ARPA-SIMC / arkimet

A set of tools to organize, archive and distribute data files.
Other
15 stars 5 forks source link

`arki-check --unarchive` documentation #297

Closed brancomat closed 1 year ago

brancomat commented 1 year ago

There's no mention of the --unarchive option in https://arpa-simc.github.io/arkimet/datasets/archive.html (or in any other part of the doc).

The only mention I found is in the help and in the man page of arki-check

   --unarchive pathname  Given a pathname relative to .archive/last, move it
                         out of the archive and back to the main dataset

This is a bit misleading since by trial and error it seems that it accepts only specific filenames (no paths, no wildcards). Is this correct?

spanezz commented 1 year ago

Let's work out how it works first, then where to document it.

In theory, if you have somethign like datasets/lami123/.archive/last/2022/2022-12.grib, you can do this:

arki-check --unarchive 2022/2022-12.grib datasets/lami123

And this should move that segment into datasets/lami123/2022/2022-12.grib, and index it as part of the online dataset.

Does this match the behaviour you observe?

brancomat commented 1 year ago

Does this match the behaviour you observe?

yes.
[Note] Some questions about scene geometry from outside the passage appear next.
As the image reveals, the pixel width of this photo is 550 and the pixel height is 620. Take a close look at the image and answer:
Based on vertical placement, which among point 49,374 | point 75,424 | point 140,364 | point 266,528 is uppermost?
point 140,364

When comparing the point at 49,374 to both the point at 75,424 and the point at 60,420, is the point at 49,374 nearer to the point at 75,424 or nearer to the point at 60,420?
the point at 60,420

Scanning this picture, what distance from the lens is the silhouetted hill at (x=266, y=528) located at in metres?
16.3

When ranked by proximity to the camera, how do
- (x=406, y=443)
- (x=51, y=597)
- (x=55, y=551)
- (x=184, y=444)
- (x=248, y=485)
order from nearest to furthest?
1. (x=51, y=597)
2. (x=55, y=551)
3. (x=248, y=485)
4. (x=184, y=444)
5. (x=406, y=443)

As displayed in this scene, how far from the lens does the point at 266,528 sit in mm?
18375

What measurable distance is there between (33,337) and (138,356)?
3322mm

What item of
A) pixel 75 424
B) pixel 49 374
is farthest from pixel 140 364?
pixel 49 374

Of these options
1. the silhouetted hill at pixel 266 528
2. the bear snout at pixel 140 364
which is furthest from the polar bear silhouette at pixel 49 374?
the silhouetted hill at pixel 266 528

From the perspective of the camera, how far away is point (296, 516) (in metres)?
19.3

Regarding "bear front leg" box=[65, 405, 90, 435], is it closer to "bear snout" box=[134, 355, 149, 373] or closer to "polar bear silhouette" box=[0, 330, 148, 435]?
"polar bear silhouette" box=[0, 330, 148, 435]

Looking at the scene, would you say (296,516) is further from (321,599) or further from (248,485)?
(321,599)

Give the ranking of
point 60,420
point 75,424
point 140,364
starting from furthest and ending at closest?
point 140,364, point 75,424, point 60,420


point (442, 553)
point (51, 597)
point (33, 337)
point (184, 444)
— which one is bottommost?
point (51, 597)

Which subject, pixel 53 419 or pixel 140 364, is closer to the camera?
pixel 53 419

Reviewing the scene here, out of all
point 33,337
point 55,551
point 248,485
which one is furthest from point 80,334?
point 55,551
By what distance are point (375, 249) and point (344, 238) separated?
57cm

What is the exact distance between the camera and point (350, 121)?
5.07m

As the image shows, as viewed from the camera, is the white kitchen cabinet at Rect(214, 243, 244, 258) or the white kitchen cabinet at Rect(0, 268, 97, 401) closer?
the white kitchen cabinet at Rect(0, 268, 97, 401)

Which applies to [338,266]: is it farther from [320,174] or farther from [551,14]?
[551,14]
My question is if in the current implementation is possible to specify more than one file (directories or wildcard).

Side note: I tried a couple of things (admittedly, not very clever) that had an unexpected impact on lock file creation in the $dataset/$year directory (in this example: cosmo/2022), I don't know if it could be considered a bug:

$ ls cosmo/2022/ 
$ arki-check --unarchive 2022/\*.grib cosmo/
Traceback (most recent call last):
  File "/usr/bin/arki-check", line 11, in <module>
    main()
  File "/usr/bin/arki-check", line 7, in main
    sys.exit(Check.main())
  File "/usr/lib/python3.10/site-packages/arkimet/cmdline/base.py", line 83, in main
    return cmd.run()
  File "/usr/lib/python3.10/site-packages/arkimet/cmdline/check.py", line 133, in run
    arki_check.unarchive(pathname=self.args.unarchive)
RuntimeError: cannot rename /home/dbranchini@ARPA.EMR.NET/Scaricati/arkitest/cosmo/.archive/last/2022/*.grib to /home/dbranchini@ARPA.EMR.NET/Scaricati/arkitest/cosmo/2022/*.grib: No such file or directory
$ ls cosmo/2022/
'*.grib.lock'
$ arki-check --unarchive 2022/* cosmo/
Traceback (most recent call last):
  File "/usr/bin/arki-check", line 11, in <module>
    main()
  File "/usr/bin/arki-check", line 7, in main
    sys.exit(Check.main())
  File "/usr/lib/python3.10/site-packages/arkimet/cmdline/base.py", line 83, in main
    return cmd.run()
  File "/usr/lib/python3.10/site-packages/arkimet/cmdline/check.py", line 133, in run
    arki_check.unarchive(pathname=self.args.unarchive)
RuntimeError: cannot auto-detect format from file name 2022/*: file extension not recognised
$ ls cosmo/2022/
'*.grib.lock'  '*.lock'
spanezz commented 1 year ago

Right, yes, I see I have work to do to make it not just working, but also useable.

It makes sense to make it take segment names, and infer datasets from them.

I'll work on this

spanezz commented 1 year ago

In the issue297 branch there's a version of arkimet that adds the arki-maint command. arki-maint allows subcommands, and it currently only has the unarchive subcommand, which works like this:

arki-maint unarchive dataset/.archive/last/2022-*.grib

It will look for .archive/last in each of its arguments, infer the dataset directories and the segment names from that, and do the equivalent of running arki-check on each dataset and on each segment.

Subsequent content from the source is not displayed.